Je tiens aussi à rappeler que ce fut avec un enthousiasme débordant que tous les Mauritaniens avaient salué la prise de pouvoir du collectif des officiers supérieurs en août 2008. Ces derniers désignérent le colonel Ely Ould Vall comme président de la Transition, en tant que officier le plus ancien. Cependant au sein de la Cedeao, le président en exercice, à l’époque le président du Niger Mamadou Tandjan avait affiché une certaine hostilité à l’endroit des nouvelles autorités de la Mauritanie. Il avait refusé de recevoir à Niamey une délégation de la junte militaire, qui fut bloquée à Bamako. Et pour l’histoire, partant de mes relations personnelles avec le groupe des officiers et celles familiales avec le président Tandjan, je fus mandaté pour une médiation, pour intervenir auprès du président Tandjan, pour que ce dernier puisse recevoir les émissaires bloqués à l’époque à Bamako. Ce qui fut fait grâce à une écoute attentive du président Tandjan, à la suite de visites effectuées à Niamey.
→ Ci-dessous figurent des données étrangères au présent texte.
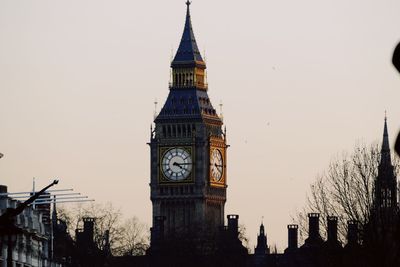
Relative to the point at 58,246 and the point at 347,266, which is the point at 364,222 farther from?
the point at 58,246

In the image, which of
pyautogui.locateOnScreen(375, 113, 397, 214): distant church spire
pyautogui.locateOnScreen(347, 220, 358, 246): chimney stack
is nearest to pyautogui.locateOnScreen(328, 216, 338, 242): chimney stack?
pyautogui.locateOnScreen(347, 220, 358, 246): chimney stack

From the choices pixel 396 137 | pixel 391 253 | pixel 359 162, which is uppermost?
pixel 359 162

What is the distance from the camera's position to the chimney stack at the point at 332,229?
117m

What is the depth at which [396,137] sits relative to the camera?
52.3 meters

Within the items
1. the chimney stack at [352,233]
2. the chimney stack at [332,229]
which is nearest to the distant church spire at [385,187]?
the chimney stack at [352,233]

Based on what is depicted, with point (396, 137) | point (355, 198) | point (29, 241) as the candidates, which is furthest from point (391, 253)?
point (396, 137)

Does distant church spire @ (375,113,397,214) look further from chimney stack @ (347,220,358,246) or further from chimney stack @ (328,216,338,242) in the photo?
chimney stack @ (328,216,338,242)

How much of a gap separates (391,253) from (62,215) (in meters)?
102

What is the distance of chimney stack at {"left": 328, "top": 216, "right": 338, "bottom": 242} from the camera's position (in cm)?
11693

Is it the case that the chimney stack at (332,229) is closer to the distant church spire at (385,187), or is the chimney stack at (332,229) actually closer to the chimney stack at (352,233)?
the chimney stack at (352,233)

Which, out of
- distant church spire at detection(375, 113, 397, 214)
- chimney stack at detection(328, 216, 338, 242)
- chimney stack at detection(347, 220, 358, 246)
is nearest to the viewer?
distant church spire at detection(375, 113, 397, 214)

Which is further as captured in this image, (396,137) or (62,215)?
(62,215)

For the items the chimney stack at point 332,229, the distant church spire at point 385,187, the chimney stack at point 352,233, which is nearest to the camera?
the distant church spire at point 385,187

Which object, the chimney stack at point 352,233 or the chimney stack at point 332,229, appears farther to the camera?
the chimney stack at point 332,229
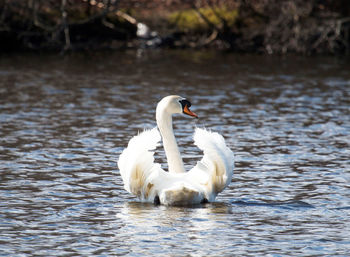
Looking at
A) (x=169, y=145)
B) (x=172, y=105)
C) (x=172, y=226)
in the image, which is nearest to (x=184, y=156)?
(x=172, y=105)

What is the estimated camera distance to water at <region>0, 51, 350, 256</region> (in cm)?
731

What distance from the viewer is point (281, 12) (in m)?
26.9

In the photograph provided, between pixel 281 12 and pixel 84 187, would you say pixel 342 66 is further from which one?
pixel 84 187

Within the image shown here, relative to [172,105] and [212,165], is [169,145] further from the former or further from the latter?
[212,165]

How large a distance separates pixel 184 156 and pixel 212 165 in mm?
3175

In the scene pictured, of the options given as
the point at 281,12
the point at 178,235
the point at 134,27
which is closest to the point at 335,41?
the point at 281,12

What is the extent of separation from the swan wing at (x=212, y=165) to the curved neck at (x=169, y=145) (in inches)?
18.8

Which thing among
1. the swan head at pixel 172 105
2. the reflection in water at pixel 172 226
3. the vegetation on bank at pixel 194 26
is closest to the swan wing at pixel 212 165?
the reflection in water at pixel 172 226

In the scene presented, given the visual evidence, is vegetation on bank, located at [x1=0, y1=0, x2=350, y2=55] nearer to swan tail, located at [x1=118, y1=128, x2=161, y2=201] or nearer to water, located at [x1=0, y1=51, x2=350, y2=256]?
water, located at [x1=0, y1=51, x2=350, y2=256]

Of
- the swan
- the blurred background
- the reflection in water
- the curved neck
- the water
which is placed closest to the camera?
Result: the reflection in water

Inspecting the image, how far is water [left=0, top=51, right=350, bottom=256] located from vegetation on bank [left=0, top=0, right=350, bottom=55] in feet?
13.7

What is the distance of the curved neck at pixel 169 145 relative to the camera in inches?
359

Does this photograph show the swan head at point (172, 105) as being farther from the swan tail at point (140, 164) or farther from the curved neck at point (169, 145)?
the swan tail at point (140, 164)

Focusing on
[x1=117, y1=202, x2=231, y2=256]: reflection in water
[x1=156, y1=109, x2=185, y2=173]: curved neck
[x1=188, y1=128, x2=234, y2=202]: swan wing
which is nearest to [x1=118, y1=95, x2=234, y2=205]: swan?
[x1=188, y1=128, x2=234, y2=202]: swan wing
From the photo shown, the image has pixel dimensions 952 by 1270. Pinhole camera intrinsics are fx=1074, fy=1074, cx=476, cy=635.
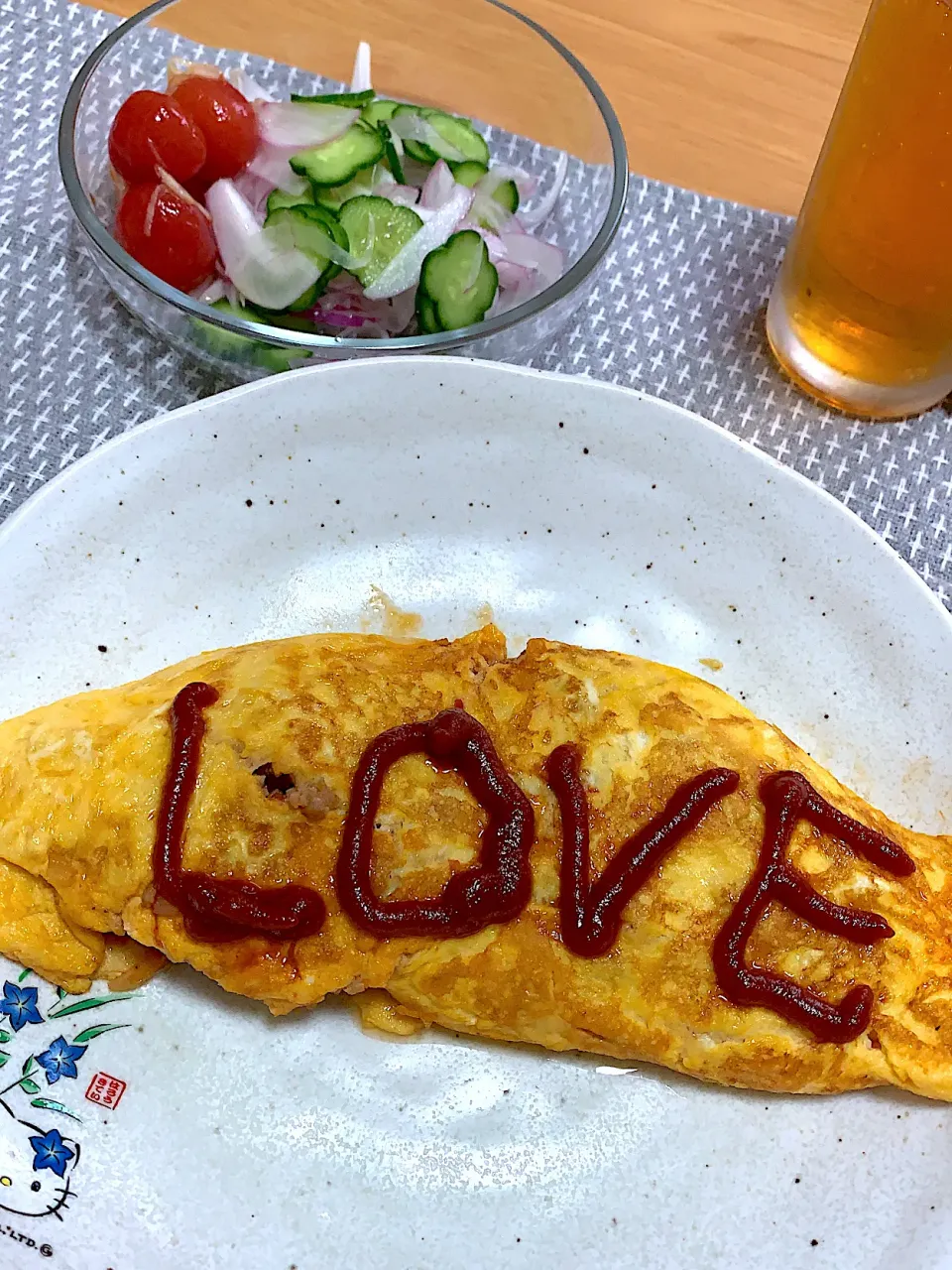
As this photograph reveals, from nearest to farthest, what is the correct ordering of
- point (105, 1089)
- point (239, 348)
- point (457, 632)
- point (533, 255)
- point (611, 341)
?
point (105, 1089) < point (457, 632) < point (239, 348) < point (533, 255) < point (611, 341)

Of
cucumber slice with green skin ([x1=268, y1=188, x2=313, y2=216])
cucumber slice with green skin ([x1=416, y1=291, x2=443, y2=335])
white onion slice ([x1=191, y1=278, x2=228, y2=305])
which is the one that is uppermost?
cucumber slice with green skin ([x1=268, y1=188, x2=313, y2=216])

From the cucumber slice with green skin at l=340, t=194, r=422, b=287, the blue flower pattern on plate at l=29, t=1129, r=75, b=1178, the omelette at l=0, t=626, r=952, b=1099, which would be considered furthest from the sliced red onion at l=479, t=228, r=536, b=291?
the blue flower pattern on plate at l=29, t=1129, r=75, b=1178

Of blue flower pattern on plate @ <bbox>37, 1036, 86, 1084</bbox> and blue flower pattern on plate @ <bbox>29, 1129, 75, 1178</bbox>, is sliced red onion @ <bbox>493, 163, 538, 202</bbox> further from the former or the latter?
blue flower pattern on plate @ <bbox>29, 1129, 75, 1178</bbox>

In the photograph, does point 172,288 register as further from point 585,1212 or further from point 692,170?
point 585,1212

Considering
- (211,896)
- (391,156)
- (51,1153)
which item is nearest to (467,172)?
(391,156)

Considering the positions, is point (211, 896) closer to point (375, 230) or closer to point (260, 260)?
point (260, 260)

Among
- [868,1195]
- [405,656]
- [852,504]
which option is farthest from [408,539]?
[868,1195]
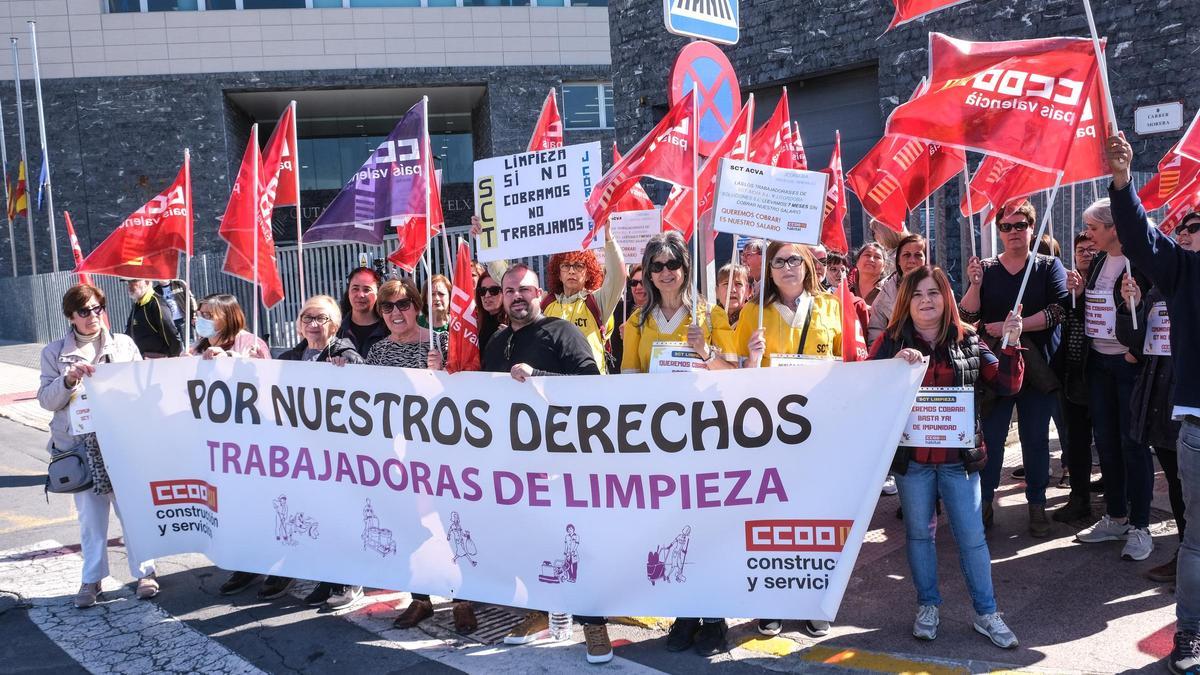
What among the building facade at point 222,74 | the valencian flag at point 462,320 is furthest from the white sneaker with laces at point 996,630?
the building facade at point 222,74

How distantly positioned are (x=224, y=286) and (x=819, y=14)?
12163mm

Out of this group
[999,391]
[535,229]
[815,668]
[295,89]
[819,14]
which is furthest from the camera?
[295,89]

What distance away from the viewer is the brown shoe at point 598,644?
14.9ft

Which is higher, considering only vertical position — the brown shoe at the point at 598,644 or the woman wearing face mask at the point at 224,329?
the woman wearing face mask at the point at 224,329

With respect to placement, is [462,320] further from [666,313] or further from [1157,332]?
[1157,332]

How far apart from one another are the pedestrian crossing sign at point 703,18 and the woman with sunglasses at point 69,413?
3835mm

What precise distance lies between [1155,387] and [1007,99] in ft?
5.84

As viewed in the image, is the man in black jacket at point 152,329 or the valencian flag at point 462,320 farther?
the man in black jacket at point 152,329

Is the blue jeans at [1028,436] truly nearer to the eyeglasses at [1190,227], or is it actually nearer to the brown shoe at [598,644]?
the eyeglasses at [1190,227]

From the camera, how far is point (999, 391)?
199 inches

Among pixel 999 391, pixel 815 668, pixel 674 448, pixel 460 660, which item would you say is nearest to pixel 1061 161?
pixel 999 391

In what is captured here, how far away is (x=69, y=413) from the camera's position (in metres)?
5.74

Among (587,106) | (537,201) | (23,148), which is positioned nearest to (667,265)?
(537,201)

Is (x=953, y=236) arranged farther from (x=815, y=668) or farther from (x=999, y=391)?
(x=815, y=668)
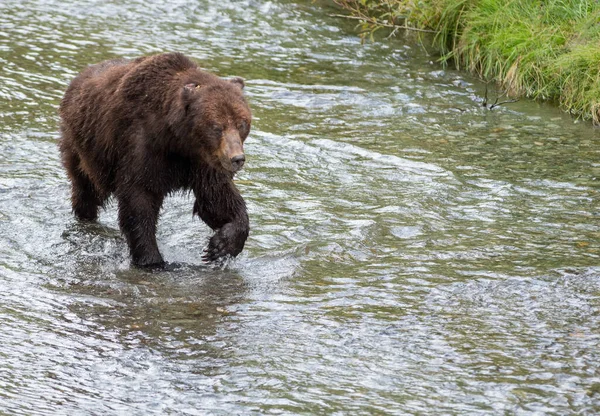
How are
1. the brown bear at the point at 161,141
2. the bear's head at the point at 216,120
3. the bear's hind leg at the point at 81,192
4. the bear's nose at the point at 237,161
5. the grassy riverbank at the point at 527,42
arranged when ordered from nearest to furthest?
the bear's nose at the point at 237,161, the bear's head at the point at 216,120, the brown bear at the point at 161,141, the bear's hind leg at the point at 81,192, the grassy riverbank at the point at 527,42

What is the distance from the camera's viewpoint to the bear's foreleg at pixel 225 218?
7598 millimetres

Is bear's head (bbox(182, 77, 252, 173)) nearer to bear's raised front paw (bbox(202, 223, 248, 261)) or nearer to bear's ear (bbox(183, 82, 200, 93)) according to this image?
bear's ear (bbox(183, 82, 200, 93))

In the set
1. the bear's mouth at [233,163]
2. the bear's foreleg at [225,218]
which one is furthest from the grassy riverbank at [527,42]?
the bear's mouth at [233,163]

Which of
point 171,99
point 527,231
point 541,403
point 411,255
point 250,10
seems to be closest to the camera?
point 541,403

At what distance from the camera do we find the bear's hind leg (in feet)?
27.7

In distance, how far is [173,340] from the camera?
6324 millimetres

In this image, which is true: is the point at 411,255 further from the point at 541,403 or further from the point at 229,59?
the point at 229,59

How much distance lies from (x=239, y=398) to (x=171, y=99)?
8.24 feet

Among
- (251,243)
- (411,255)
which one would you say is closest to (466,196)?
(411,255)

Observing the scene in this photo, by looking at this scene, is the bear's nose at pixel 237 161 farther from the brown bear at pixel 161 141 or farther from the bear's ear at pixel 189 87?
the bear's ear at pixel 189 87

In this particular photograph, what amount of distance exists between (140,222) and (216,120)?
1128 millimetres

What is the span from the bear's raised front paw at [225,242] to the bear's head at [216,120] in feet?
2.20

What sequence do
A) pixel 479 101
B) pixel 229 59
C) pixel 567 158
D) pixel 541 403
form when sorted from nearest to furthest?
pixel 541 403
pixel 567 158
pixel 479 101
pixel 229 59

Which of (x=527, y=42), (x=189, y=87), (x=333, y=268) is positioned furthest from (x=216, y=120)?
(x=527, y=42)
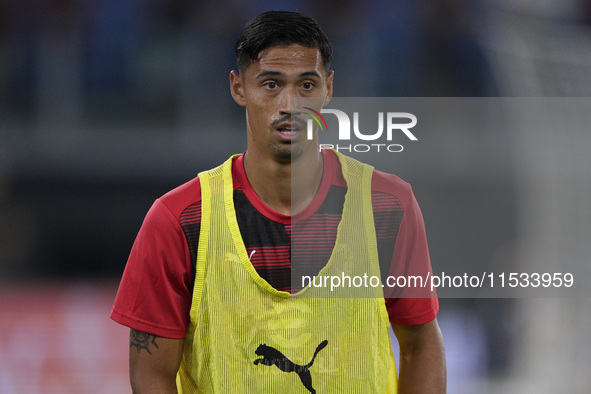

Je suis parvenu à rassurer ce dernier des bonnes intentions des nouveaux hommes forts de la Mauritanie. Le premier acte du Président Abdel Aziz à son arrivée au pouvoir est d’apporter le changement auprès de la communauté négro-africaine. Du 1er janvier au 31 décembre 2009, il a rendu possible le retour de 24.000 réfugiés qui étaient installés à la frontière entre le Sénégal et la Mauritanie lors des événements de 1989. On mettra aussi sur ce tableau de l’actif humanitaire du Président Aziz, l’indemnisation des ayants droit des victimes négro-mauritaniennes disparues en 1990, juste après les événements de 1989. Toujours dans cette dynamique de réconcialition, le chef de l’Etat mauritanien avait participé en 2009 à la Prière de l’Absent, à la mémoire des Négro-Africains disparus à Kaédi. La prière fut dirigée à l’époque par l’imam Diagana. En outre, mes différentes visites à travers les rues de la capitale et mes discussions avec les Mauritaniens, la communauté sénégalaise et les mareyeurs témoignent du satisfécit à l’égard du nouveau gouvernement dirigé par le Président Abdel Aziz pour son bilan positif en termes de développement économique et de réalisations d’infrastructures. Enfin tout dernièrement, le Président Aziz était aux premiers rangs aux côtés de son homologue guinéen Alpha Condé dans la résolution de la crise gambienne. Par son engagement, il a réussi à épargner la sous-région d’un bain de sang.

Mrs les Présidents,
Il est important de souligner que le Président Macky Sall est aussi dans une dynamique de recherche effrénée de la paix à l’intérieur du Sénégal à travers la crise casamançaise, dans le voisinage avec la présence de troupes sénégalaises au Mali, en Côte d’Ivoire, en République centrafricaine et au Soudan. Le Président Macky Sall, sous la casquette de président en exercice de la Cedeao, a joué aussi sa partition dans le coup d’Etat avorté du Burkina Faso. Il a aussi fait preuve de leadership  lors de la crise gambienne pour afficher une fermeté sur la position de principe d’un départ du pouvoir de Yahya Jammeh qui, après avoir reconnu sa défaite, a voulu faire dans le rétropédalage, synonyme de refus de reconnaître la victoire de Adama Barrow comme nouveau président de la Gambie. Chemin faisant, il a été d’une disponibilité et d’une écoute à l’endroit des médiateurs mauritanien et guinéen dans la résolution de la crise gambienne.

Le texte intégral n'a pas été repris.